I grabbed my camera and slogged through the muddy parking lot toward the church, which was abuzz with activity. It was Carnevale week and they were selling gift baskets of traditional treats in the room just outside the main church entrance. I approached a gentleman there and in halting Italian I tried to tell him that I was looking for old church records. He seemed mystified, but a mature woman overhead me and understood well enough. She grabbed me and dragged me inside the church and over to the elderly priest. He spoke absolutely no English, but apparently I was not the first crazy American to show up there with a similar request. I explained in Italian that my grandfather had been born nearby and that I was looking for the birth records of my great grandparents, Orlando Buchignani and Maria Columba Puccetti. I knew the dates, so he was agreeable and lead me back past the altar and into a dark room with the cabinet that held all the old records. He brought down the book of baptisms that began in 1790. It was Volume III. How far back might the earlier volumes go?!?
THE MOTHER LODE
Before long I was looking at the original record of Orlando Buchignani’s baptism in January 1851. It identified him as the son of Francesco and grandson of Ranieri. There was the link! I WAS related to all those other Healdsburg Buchignani families!!
The record indicated that Orlando had been baptized in the church of San Frediano inside the wall of Lucca. I later learned that the church of San Frediano was originally built in the 6th century and that the Romanesque baptismal font had been carved by three artists in the 12th century. My great grandfather had been baptized there.
Over the next three days I was able to spend a total of six hours hunched over the table in the dark room lit by a single bulb, which I would estimate at about a 10W power rating. I spent the time photographing every record that included the surnames I knew to look for: Buchignani, Puccetti, and Puccioni. The translation and analysis of these records would have to wait until I was back in the states when I would have more time (not to mention better lighting). It would turn out that through these records I would be able to identify at least 50 new blood relatives going back three generations beyond what I had known before my trip.
While I was poring over the records, the word went out into the neighborhood that some Buchignani descendant had arrived from America and was in the church looking at the old books. So it was not long before a pretty young lady arrived to say hello. She introduced herself as Giada Buchignani, great granddaughter of Natale, making her my second cousin once removed. She gave me a list of her aunts and uncles that coincided with the list that my mother had compiled during her visit to Carignano in the 1980s, about 30 years earlier.

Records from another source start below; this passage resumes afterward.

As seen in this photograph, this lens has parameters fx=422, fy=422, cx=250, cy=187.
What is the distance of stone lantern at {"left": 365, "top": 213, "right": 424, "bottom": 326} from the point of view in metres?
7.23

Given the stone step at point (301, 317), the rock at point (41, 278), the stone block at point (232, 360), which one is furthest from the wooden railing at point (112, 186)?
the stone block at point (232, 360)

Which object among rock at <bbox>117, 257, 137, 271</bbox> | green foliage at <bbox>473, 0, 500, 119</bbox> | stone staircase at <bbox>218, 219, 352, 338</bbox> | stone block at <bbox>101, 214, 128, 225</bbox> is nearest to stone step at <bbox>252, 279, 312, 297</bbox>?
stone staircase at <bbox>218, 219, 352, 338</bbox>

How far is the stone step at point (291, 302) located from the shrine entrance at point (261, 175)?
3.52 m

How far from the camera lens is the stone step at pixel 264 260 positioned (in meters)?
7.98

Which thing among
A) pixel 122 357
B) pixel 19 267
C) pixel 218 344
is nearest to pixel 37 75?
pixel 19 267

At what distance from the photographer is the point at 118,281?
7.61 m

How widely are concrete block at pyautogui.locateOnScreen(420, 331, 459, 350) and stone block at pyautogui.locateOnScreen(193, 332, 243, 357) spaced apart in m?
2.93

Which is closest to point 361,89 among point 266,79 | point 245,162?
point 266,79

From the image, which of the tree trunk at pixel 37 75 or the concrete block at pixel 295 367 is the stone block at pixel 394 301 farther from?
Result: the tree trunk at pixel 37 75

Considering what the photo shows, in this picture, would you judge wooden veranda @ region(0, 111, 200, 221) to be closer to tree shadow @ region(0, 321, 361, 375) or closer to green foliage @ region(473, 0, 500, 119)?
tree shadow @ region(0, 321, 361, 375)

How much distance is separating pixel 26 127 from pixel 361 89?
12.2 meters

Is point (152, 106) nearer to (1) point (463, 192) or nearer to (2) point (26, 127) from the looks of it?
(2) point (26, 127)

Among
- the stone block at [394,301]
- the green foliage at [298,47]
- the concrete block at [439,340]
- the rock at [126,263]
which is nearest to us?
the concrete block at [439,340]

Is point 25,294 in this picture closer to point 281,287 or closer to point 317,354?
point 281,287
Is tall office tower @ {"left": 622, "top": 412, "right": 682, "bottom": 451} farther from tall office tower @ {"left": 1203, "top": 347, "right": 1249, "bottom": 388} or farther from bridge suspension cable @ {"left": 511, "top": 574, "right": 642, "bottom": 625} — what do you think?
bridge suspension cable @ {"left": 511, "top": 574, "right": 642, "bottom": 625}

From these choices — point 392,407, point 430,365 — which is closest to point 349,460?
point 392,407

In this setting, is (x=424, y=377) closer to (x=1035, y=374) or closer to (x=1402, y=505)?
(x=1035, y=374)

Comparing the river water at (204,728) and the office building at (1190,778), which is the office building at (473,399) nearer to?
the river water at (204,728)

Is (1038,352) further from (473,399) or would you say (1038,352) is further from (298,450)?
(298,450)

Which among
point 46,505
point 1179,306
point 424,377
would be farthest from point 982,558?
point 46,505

I’VE HEARD THAT SOMEWHERE BEFORE
On my second day in Carignano the church was closed, so I took a walk through the cemetery. I knew that in Italy the practice was that after a certain amount of time had passed the remains would be removed and the graves reused, so I wouldn’t find plots older than 50 or 100 years. But we genealogists just can’t stay away from a graveyard. As soon as I opened the creaky rusted gate I noticed a group of older ladies placing flowers on the graves at the other end of the cemetery. One redheaded lady approached me and introduced herself as Giulianna Buchignani, daughter of Natale. This was my mother’s first cousin! She gave me a tour of the cemetery, pointing out the various Buchignani graves and telling stories about those people contained within.
Presently, we stopped in front of one Buchignani plot. Giulianna pointed at it and shook her head. Then I heard my mother’s words (only in Italian) come out of her mouth, “We are not related to them.” I didn’t have the heart to try and set her straight!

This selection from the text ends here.